The well-designed objective you’ve set by Principle #1 shows you exactly what to keep your focus upon.
“Focused attention, like a strained muscle, gets fatigued… Rest and restoring physical and mental energy get built into [world-class competitor’s] training regimen. The seek to push themselves and their bodies to the max, but not so much that their focus gets diminished in the practice sessions. Optimal practice maintains optimal concentration.” (page 165, italics mine)
4. Provide repetition with incremental increases in challenge.
This is repetition-with-focus, inseparable from Principle #3, and aimed at a specific objective noted in Principle #1.
“You don’t get benefits from mechanical repetition, but by adjusting your execution over and over to get closer to your goal.” (page 163)
The incremental increase in challenge allows you to maintain then improve concentration as you make small, specific changes in stroke control (i.e. muscle commands). This way you can actually improve your ability to perform at higher levels of intensity, under higher levels of metabolic and environmental stress. The well-designed feedback loop allows you to see what you are doing in the middle of the act of swimming so you can compare that to what you intended to do, and make necessary corrections immediately. Try to jump ahead, adding too much increase in challenge/complexity, too soon, and the optimal improvement process breaks down right away.
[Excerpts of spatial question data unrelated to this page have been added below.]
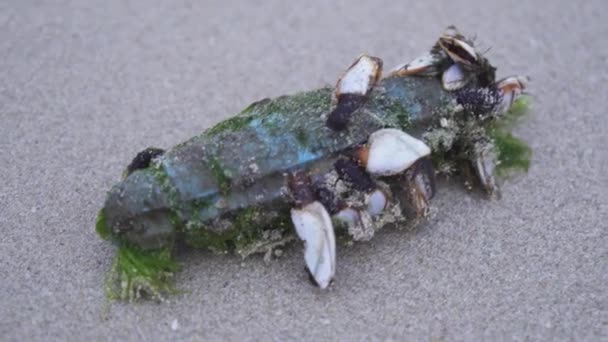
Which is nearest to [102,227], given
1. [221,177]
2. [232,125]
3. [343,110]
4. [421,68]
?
[221,177]

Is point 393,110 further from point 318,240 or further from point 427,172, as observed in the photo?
point 318,240

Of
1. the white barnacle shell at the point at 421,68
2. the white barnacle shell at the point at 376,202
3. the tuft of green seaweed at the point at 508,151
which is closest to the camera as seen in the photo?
the white barnacle shell at the point at 376,202

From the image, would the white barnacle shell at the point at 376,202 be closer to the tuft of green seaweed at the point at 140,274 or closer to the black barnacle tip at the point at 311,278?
the black barnacle tip at the point at 311,278

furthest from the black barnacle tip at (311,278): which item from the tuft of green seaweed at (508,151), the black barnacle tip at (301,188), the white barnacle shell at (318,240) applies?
the tuft of green seaweed at (508,151)

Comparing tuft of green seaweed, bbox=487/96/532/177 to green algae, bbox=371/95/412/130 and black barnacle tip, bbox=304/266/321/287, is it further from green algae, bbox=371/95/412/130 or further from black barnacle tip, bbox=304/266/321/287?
black barnacle tip, bbox=304/266/321/287

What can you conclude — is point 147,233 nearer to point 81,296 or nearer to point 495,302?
point 81,296

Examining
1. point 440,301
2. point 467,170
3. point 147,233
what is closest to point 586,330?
point 440,301
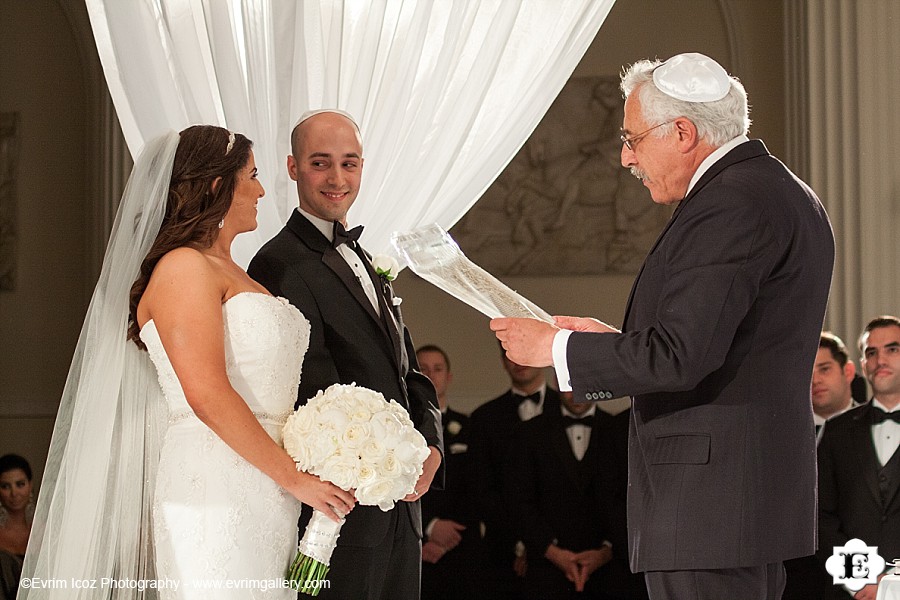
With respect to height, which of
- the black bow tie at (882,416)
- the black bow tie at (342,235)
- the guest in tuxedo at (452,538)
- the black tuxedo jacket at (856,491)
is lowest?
the guest in tuxedo at (452,538)

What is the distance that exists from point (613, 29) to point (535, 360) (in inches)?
251

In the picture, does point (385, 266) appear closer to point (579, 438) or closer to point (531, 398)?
point (579, 438)

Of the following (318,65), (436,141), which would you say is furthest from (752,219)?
(318,65)

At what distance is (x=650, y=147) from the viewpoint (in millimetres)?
2633

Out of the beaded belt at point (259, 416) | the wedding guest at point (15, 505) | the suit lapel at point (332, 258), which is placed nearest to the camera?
the beaded belt at point (259, 416)

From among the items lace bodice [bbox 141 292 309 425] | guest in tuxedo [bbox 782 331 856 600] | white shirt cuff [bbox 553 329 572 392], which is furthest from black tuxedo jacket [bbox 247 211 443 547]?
guest in tuxedo [bbox 782 331 856 600]

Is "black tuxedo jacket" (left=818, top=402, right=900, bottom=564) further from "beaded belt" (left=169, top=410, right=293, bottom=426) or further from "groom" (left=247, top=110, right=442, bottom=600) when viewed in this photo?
"beaded belt" (left=169, top=410, right=293, bottom=426)

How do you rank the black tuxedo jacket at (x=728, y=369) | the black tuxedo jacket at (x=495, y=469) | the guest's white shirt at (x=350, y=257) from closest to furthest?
1. the black tuxedo jacket at (x=728, y=369)
2. the guest's white shirt at (x=350, y=257)
3. the black tuxedo jacket at (x=495, y=469)

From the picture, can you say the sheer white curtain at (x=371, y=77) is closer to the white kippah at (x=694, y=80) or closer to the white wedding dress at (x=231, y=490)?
the white wedding dress at (x=231, y=490)

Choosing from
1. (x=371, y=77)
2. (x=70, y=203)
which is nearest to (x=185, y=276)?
(x=371, y=77)

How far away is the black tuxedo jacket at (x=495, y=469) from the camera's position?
611 centimetres

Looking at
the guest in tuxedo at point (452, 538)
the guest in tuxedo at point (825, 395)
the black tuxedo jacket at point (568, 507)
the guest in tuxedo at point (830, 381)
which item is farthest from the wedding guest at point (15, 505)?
the guest in tuxedo at point (830, 381)

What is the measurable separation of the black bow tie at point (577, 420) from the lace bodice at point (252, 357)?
11.5ft

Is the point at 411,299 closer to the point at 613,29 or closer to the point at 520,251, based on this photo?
the point at 520,251
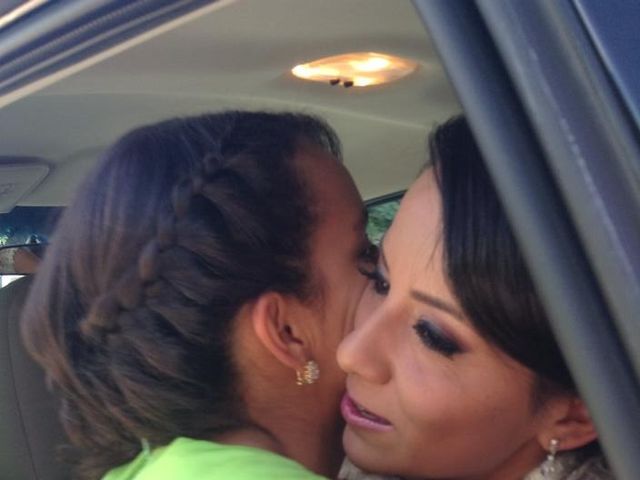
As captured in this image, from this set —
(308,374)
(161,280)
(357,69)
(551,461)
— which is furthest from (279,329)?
(357,69)

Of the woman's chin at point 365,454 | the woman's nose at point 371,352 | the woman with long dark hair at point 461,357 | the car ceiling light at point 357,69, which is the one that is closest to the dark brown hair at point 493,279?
the woman with long dark hair at point 461,357

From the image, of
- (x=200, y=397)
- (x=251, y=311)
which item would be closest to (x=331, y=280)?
(x=251, y=311)

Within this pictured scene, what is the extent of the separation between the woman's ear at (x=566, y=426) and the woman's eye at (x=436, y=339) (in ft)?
0.47

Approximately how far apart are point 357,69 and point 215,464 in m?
1.14

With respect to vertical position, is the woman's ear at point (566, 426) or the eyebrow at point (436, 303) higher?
the eyebrow at point (436, 303)

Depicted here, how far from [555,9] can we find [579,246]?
0.58ft

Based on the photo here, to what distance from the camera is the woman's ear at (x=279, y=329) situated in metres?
1.57

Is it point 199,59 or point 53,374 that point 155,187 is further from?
point 199,59

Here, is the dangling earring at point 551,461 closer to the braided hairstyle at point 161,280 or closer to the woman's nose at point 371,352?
the woman's nose at point 371,352

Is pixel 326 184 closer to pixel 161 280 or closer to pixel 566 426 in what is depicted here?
pixel 161 280

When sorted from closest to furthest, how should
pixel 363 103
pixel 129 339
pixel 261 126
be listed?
pixel 129 339 < pixel 261 126 < pixel 363 103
So, the basis of our training process in Total Immersion is hopefully making sense now. ‘Quit thinking and just swim’ is a way to rest the brain for a little while, yes, but you need to turn the concentration back on in order to get better at your swimming. Maintain and strengthen concentration as a habit to your performance advantage or turn off your conscious observation (lose discipline for it) your performance peril. This is not some TI coach’s opinion on the matter, but the overwhelming consensus of the latest neuro-science and neuro-psychology.